Show each line of the material that contains the word "Return".
***** Data for this task
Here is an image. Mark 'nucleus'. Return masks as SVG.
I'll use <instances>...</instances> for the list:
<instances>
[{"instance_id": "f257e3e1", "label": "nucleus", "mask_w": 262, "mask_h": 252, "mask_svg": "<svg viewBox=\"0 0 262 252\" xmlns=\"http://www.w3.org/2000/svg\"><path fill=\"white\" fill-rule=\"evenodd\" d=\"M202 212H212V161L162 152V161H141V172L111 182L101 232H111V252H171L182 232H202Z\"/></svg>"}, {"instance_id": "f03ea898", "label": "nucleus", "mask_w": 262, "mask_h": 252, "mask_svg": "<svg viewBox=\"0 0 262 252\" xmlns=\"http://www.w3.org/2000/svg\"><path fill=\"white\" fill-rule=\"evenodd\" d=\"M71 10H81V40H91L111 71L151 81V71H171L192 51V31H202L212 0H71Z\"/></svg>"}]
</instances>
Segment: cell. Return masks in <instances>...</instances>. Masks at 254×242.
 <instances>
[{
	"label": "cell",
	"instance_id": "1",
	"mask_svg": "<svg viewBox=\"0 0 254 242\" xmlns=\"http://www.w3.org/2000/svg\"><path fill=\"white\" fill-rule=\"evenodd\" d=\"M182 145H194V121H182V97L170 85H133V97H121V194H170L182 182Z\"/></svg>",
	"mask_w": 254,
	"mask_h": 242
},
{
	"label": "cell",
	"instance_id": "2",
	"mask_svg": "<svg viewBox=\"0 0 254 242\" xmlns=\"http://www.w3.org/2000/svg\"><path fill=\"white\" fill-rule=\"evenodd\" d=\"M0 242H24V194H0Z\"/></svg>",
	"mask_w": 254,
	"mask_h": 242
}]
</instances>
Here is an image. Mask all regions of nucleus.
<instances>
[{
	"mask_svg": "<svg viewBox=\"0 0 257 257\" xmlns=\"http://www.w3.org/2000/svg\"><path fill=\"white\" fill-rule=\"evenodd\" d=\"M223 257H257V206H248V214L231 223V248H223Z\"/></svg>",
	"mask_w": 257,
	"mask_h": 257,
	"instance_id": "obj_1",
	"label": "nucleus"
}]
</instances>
**********
◆ The solution:
Here is an image. Mark 'nucleus'. Return masks as SVG.
Segment: cell. Return masks in <instances>...</instances>. Masks at 254×242.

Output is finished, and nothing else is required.